Pesto with Basil and Walnuts

Pesto is one of those condiments that I did not warm up to immediately. Years of watching Lidia Bastianich cook basil finally made me get off the couch and give it a try. I was not disappointed. The freshness of the basil has a lot to do with the end result. I did not follow Lidia's recipe exactly and made a few changes obviously to make it a bit more spicy. I skipped the cheese.

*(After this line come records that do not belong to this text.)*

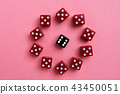 Red and black gaming dices on pink background 43450051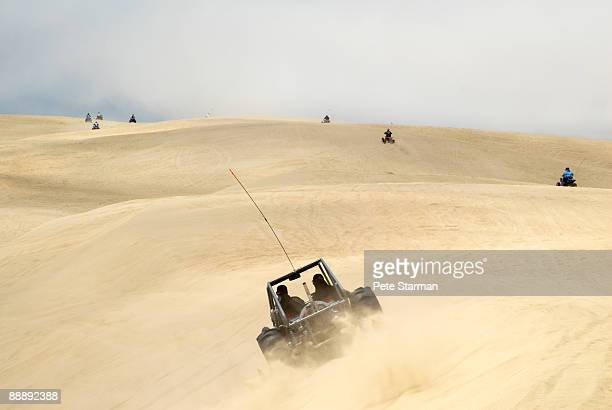 off road vehicles at pismo beach dunes.. - pismo beach stock pictures, royalty-free photos & images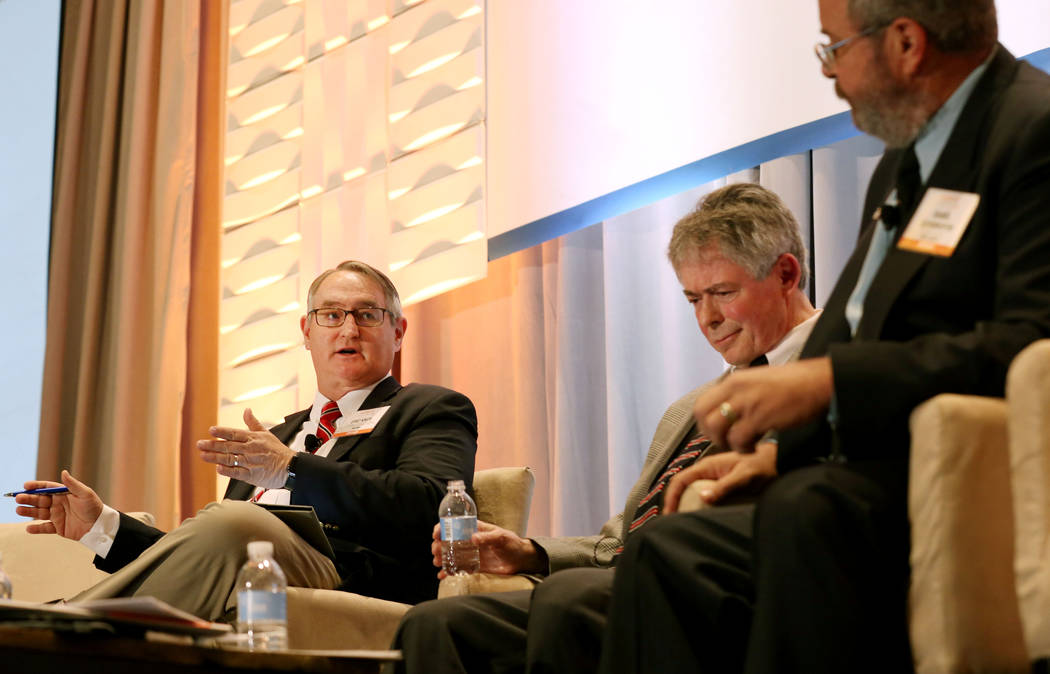 Moderator and the Vice President of Strategic Development for Nuclear and Environment Eric Knox, left,  asks questions to executive director of the Agency for Nuclear Projects Robert J. Halstead,  ...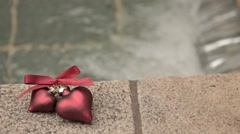 Hearts lie by the pool on a granite stone. Stock Footage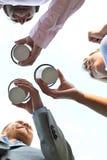 Diretamente abaixo do tiro dos empresários que mantêm copos descartáveis contra o céu claro imagem de stock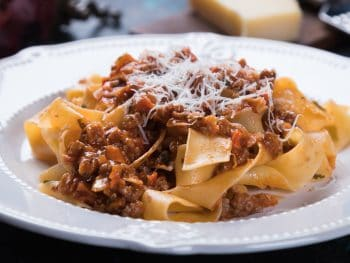 Photo of pasta with a Bolognese sauce.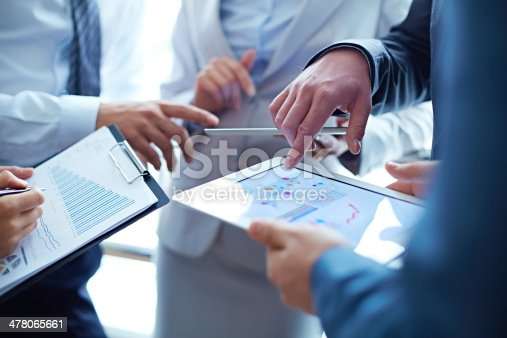 Unrecognizable business people examining financial reports and analyzing business growth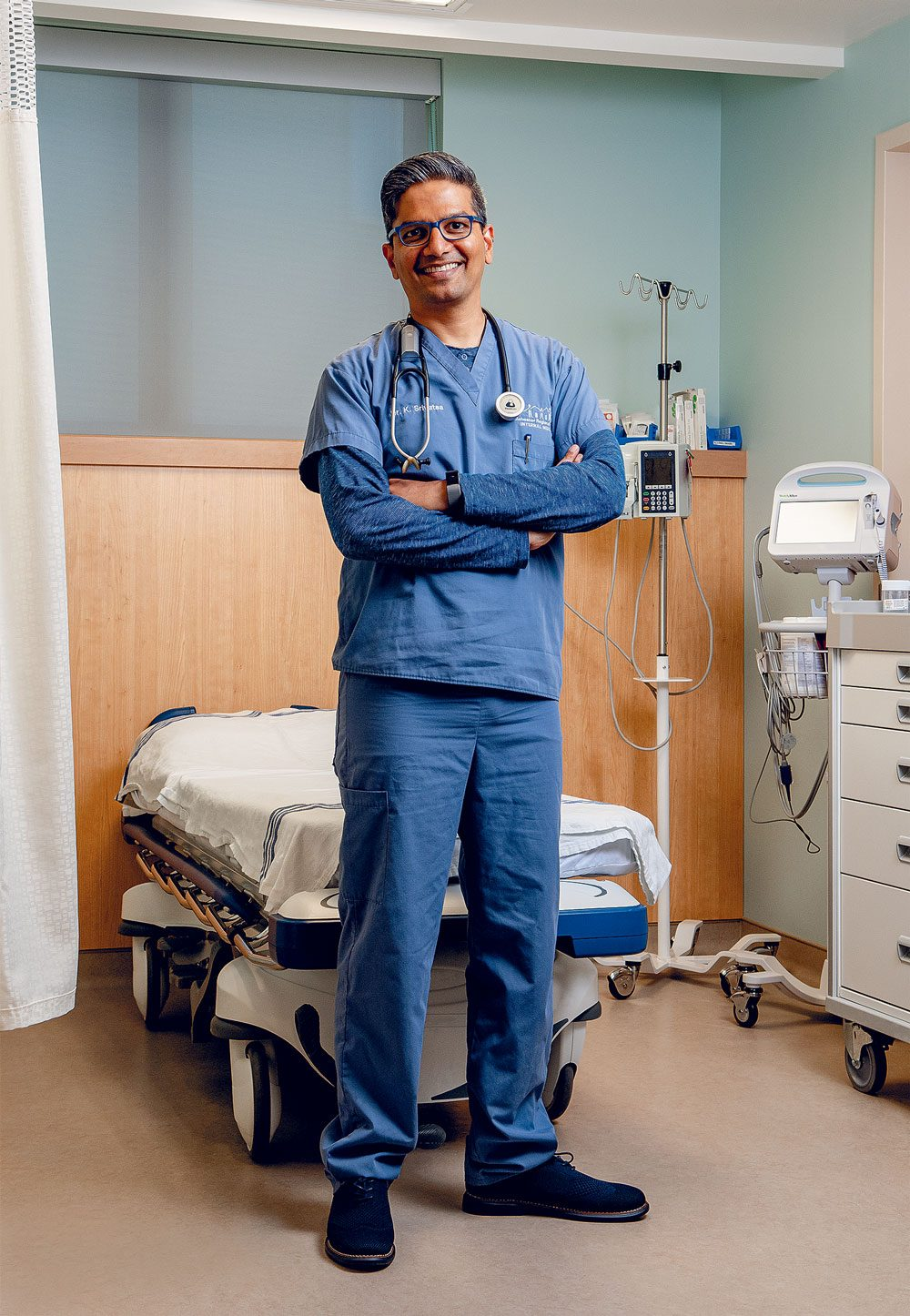 Dr. Kris Srivatsa standing in a hospital room.
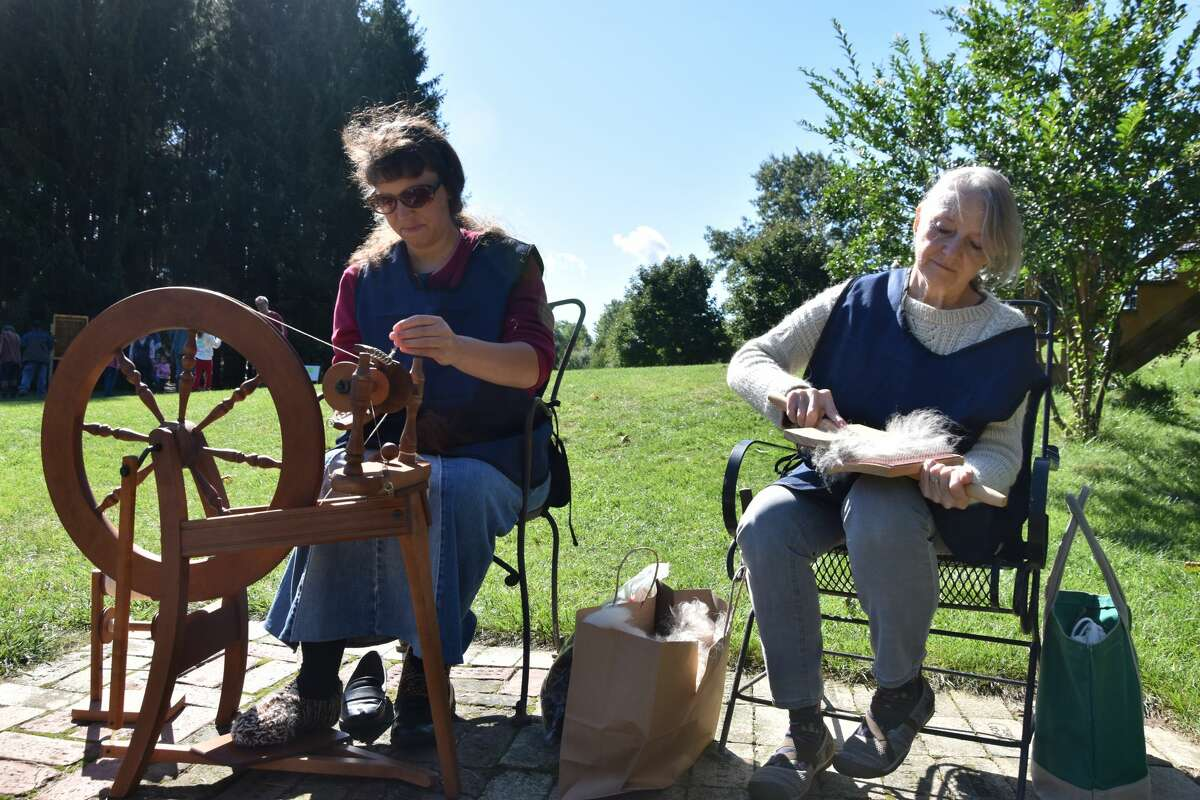 (From left) Jessica Smith and Sue Lundquist are two of the local residents who volunteered to show visitors to G&D Alpaca Farm on Saturday how spinning and hand carding of alpaca wool works in the overall process to creating yarn.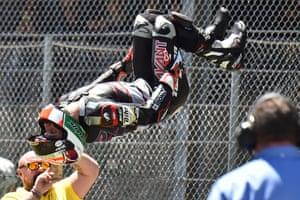 Moto2 rider Johann Zarco jumps to celebrate after winning the Moto2 race as part of the Italian Moto Grand Prix in Mugello.
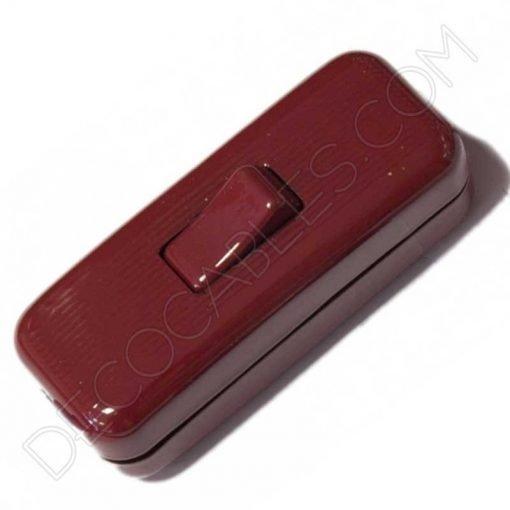 Interruptor de paso en color granate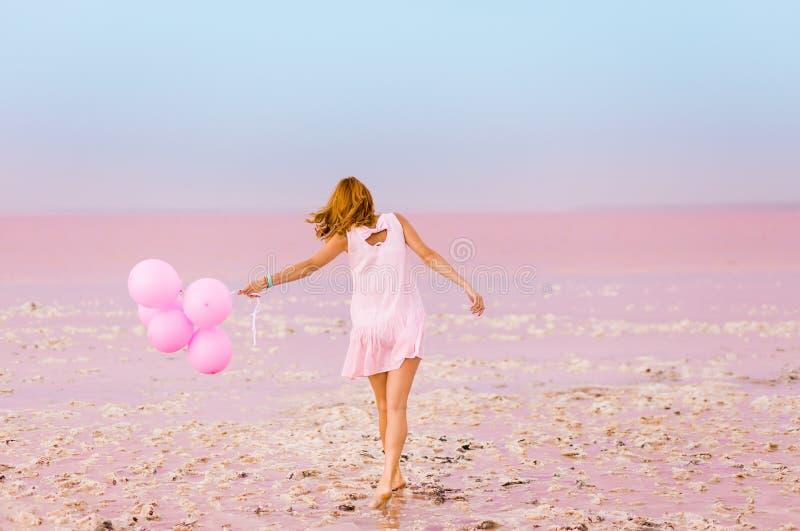 Schönheit mit baloons auf rosa Salzsee stockfotos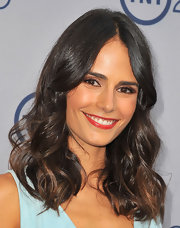 Jordana brightened up her olive skin and smoky brown eyes with a bold and supple red lip.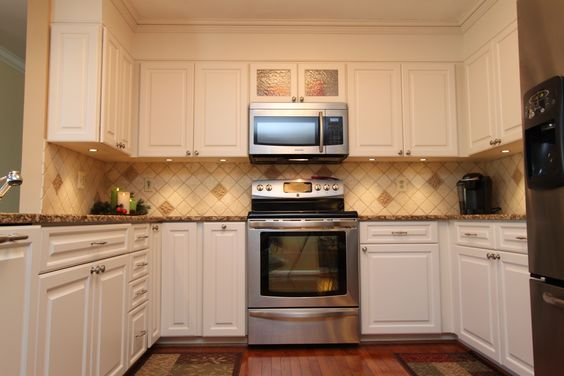 Transitional Kitchen With White Cabinets And Tan Granite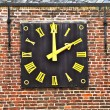 Clockwork in old wall with roman numerals — Stock Photo
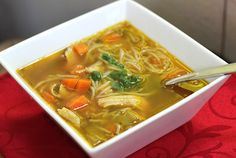 Asian Chicken Noodle Soup - A kick of ginger gives it an exotic flair and makes this an awesome soup to eat when you are sick!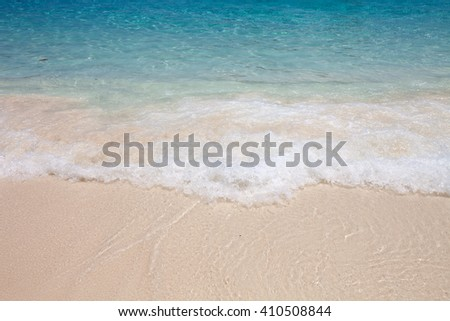 Island beach with waves in the daytime.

Traditionally pine nuts are used for making pesto I had only walnuts so made use of those. Pine nuts are not only expensive they turn rancid pretty quickly so if you buy them to make pesto use them right away.

Here is my take on pesto,

In a saute pan add oil, add 2-3 tbsp of pesto, cook for a couple of minutes. Add cooked pasta or noodles, toss to coat and serve.

Pesto - Basil and walnuts
Preparation Time:15 minutes
  1. 3 cups of washed and moisture removed fresh Basil leaves
  2. 1 cup of walnuts
  3. 3/4 - 1 cup of olive oil
  4. 2 green chilies (optional)
  5. 2 tsp of black pepper
  6. salt to taste

  1. In a blender take the basil leaves, chilies, walnuts, salt and pepper and blend to a smooth paste with addition of olive oil at regular intervals.
  2. Top of with more olive oil.
  3. Use within 1-2 days of preparation for best taste. Pesto Noodles
  4. Cook the pasta or any noodles of choice.
  5. Heat a saute pan, heat 2 tsp of olive oil, add 2-3 tbsp of pesto or as required for the amount of pasta. Mix and cook for 2 minutes.
  6. Add the pasta, toss to coat and serve hot. Sprinkle with cheese or coarsely crushed nuts of top before serving.